_WHAT IS EXPECTED_
State how many lines of the rows below contain the string "white", treating uppercase and lowercase as different. Reply with the number alone.

*** DATA PROVIDED

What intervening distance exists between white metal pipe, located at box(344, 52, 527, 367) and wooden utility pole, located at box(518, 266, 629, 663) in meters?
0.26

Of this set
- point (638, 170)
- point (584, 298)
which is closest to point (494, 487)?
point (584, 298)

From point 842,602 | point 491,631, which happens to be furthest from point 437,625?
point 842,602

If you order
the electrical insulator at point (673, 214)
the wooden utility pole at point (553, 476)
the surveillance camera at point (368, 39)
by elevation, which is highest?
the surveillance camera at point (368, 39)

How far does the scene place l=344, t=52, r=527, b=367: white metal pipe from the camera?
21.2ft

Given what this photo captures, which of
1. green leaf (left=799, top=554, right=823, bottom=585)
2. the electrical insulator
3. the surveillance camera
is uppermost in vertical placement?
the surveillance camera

******
*** DATA PROVIDED

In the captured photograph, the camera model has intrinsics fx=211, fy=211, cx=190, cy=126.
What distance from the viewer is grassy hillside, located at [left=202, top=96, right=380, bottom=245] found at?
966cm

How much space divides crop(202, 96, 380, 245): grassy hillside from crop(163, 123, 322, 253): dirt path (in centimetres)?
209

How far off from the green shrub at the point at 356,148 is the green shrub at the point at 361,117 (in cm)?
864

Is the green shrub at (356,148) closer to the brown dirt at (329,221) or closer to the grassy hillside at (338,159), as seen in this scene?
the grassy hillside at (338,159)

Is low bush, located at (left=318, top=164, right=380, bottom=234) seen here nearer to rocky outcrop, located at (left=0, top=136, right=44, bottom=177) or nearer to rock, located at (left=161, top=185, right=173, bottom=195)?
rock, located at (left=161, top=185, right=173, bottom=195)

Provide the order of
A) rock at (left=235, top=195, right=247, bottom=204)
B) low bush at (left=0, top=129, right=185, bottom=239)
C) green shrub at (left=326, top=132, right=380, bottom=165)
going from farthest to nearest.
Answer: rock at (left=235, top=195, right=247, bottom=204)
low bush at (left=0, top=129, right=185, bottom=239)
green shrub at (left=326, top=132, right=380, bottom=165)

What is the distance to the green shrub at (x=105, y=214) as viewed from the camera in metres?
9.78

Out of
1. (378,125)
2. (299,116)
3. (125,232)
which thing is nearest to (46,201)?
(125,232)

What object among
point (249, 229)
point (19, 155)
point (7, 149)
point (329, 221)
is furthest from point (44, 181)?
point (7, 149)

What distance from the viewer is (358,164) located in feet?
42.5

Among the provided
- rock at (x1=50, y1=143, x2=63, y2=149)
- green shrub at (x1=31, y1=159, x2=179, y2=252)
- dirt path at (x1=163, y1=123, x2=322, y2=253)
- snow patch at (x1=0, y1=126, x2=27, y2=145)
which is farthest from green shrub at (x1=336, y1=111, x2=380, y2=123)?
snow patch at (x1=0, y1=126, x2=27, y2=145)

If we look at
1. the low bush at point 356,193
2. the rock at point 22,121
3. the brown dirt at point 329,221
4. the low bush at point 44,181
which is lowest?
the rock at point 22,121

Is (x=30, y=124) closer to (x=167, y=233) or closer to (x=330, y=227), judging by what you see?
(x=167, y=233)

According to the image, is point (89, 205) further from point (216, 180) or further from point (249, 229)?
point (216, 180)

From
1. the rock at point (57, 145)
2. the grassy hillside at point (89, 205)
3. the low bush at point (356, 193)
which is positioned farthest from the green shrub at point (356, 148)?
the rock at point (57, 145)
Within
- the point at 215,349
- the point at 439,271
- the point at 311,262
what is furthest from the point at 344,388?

******

_ANSWER TO THE PROBLEM_
2